● **Consigne 1**
Selon l'article ci-dessous sur François Hollande, pour quelle raison le combattant n'évoque-t-il jamais la défaite ? Répondez en une à trois phrases.

● **Extrait à lire**
------------------------------------
Partager
Économie

Ce que François Hollande compte faire d'ici 2017

EXCLUSIF Valls et Macron, Front national et élections départementales, croissance et déclinisme… Le chef de l’Etat fait le point sur les dossiers chauds. Entretien exclusif à l’Elysée.
8 réactions
424 Evt Entretien Hollande
François Hollande, à l'Elysée.
AFP

Pas le moindre signe de faiblesse. Pas le plus petit indice de fléchissement qui risquerait d’être assimilé à un recul, et même à un reniement. François Hollande est sur le mode combattant. En tête à tête, le président n’arbore pas le masque du gentillet ni du mollasson qui a pu berner tant de ses ennemis l’affublant sottement du sobriquet de Guimauve le Conquérant ou, plus récemment encore, de Mollhande.

Le blagueur a pris les mots et la résolution du guerrier, le plaisir aussi qu’il a toujours ressenti dans la bataille. "Je me battrai", martèle-t-il à plusieurs reprises avec des yeux de flamme, un visage d’ordinaire rond et qui se fait lame. La guerre est déclarée… dans tant d’endroits du monde d’abord, mais aussi chez nous. Contre le terrorisme, contre le chômage, mais aussi contre le Front national et contre ceux qui, dans son camp, voudraient le pousser au renoncement, parient sur la défaite aux élections départementales de mars 2015.

Sans doute faut-il le calme du palais de l’Elysée, cette sérénité souveraine pour affronter tous ces conflits. Pas un bruit. Pas un éclat de voix. On chuchote si bas qu’on croirait à une conversation entre les six orchidées blanches qui font couronne sur la table royale. Pour mener ce combat, François Hollande dispose d’une arme que beaucoup de ses ennemis lui envient. La même dont disposait Jacques Chirac avec qui il a tant échangé : l’optimisme. Passons sur l’heureux tempérament. Il s’agit d’hygiène du combattant qui jamais n’évoque la défaite, de peur de la provoquer. "Ce sera dur, mais on se bat… les indicateurs économiques qui passent au vert, le moral des ménages et des entrepreneurs qui s’améliore, le pays qui se redresse."
------------------------------------
● **Données à traiter**
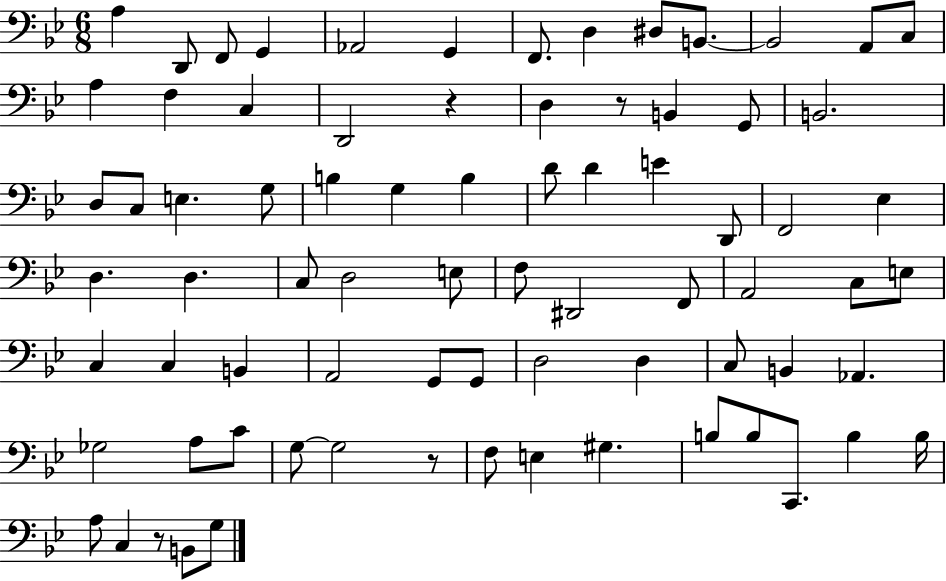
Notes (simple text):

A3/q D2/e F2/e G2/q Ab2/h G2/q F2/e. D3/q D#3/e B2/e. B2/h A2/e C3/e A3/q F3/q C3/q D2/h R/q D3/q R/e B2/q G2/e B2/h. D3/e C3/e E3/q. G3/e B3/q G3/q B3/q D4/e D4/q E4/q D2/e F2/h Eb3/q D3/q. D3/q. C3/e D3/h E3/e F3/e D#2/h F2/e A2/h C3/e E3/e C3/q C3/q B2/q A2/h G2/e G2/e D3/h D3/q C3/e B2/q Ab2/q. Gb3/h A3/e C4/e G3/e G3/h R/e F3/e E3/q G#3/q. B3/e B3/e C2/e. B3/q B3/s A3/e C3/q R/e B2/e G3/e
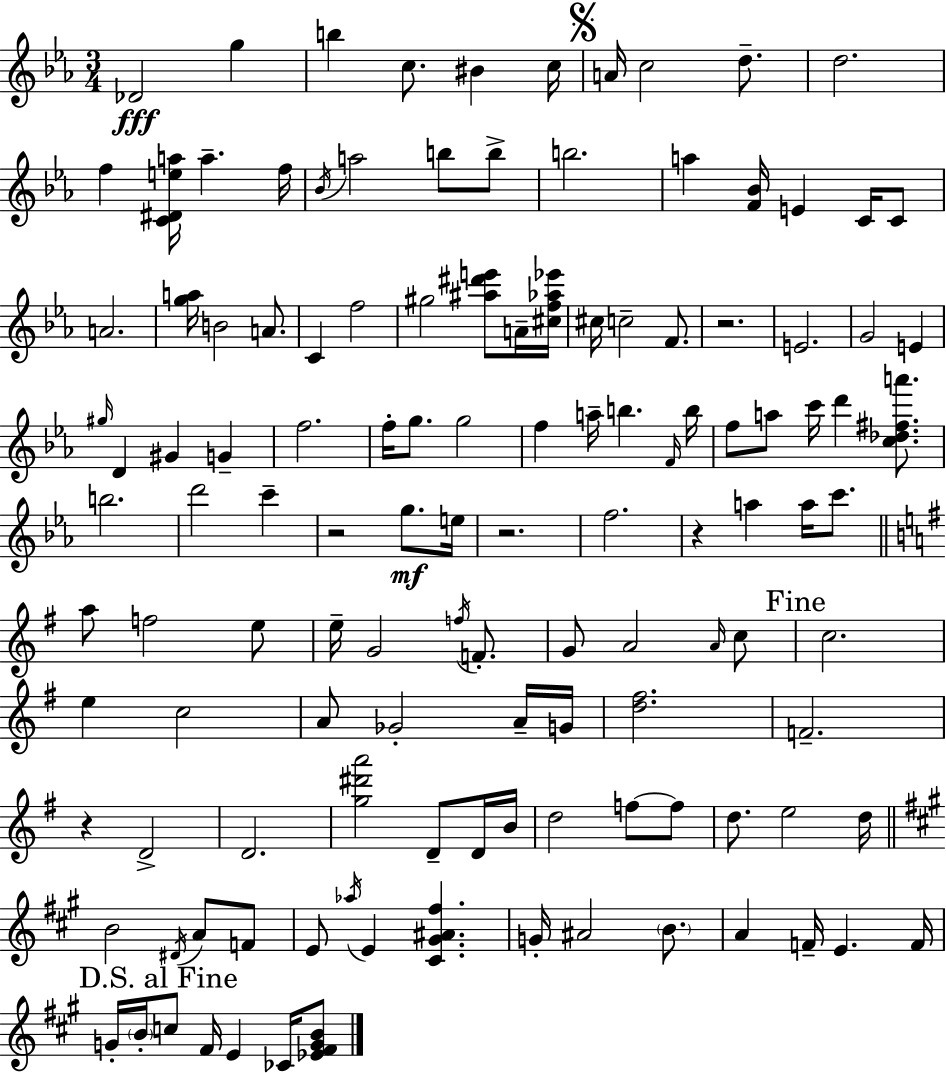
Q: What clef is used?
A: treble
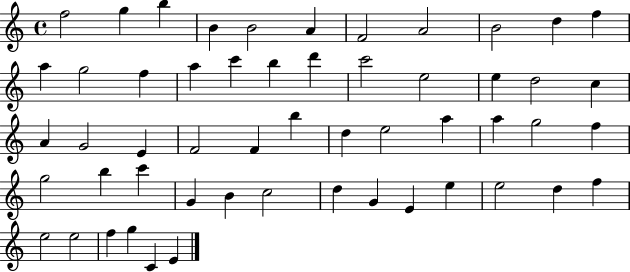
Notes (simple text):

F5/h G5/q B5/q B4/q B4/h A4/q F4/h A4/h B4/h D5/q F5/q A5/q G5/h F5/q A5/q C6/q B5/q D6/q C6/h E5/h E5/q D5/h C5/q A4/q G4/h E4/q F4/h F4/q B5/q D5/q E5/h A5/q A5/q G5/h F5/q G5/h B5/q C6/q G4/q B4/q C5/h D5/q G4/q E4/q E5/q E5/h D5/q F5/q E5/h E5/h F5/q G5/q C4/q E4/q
------------------------------------
● **Consigne 2**
Reproduisez à l'identique les lignes des entrées de notation musicale, depuis la ligne contenant « Q: What clef is used? » jusqu'à la fin des entrées, bornes incluses, en laissant de côté les images.

● **Réponse 1**
Le combattant n'évoque jamais la défaite de peur de la provoquer. L'article y voit une hygiène du combattant, liée à l'optimisme dont dispose François Hollande.

● **Réponse 2**
Q: What clef is used?
A: treble
Notes (simple text):

F5/h G5/q B5/q B4/q B4/h A4/q F4/h A4/h B4/h D5/q F5/q A5/q G5/h F5/q A5/q C6/q B5/q D6/q C6/h E5/h E5/q D5/h C5/q A4/q G4/h E4/q F4/h F4/q B5/q D5/q E5/h A5/q A5/q G5/h F5/q G5/h B5/q C6/q G4/q B4/q C5/h D5/q G4/q E4/q E5/q E5/h D5/q F5/q E5/h E5/h F5/q G5/q C4/q E4/q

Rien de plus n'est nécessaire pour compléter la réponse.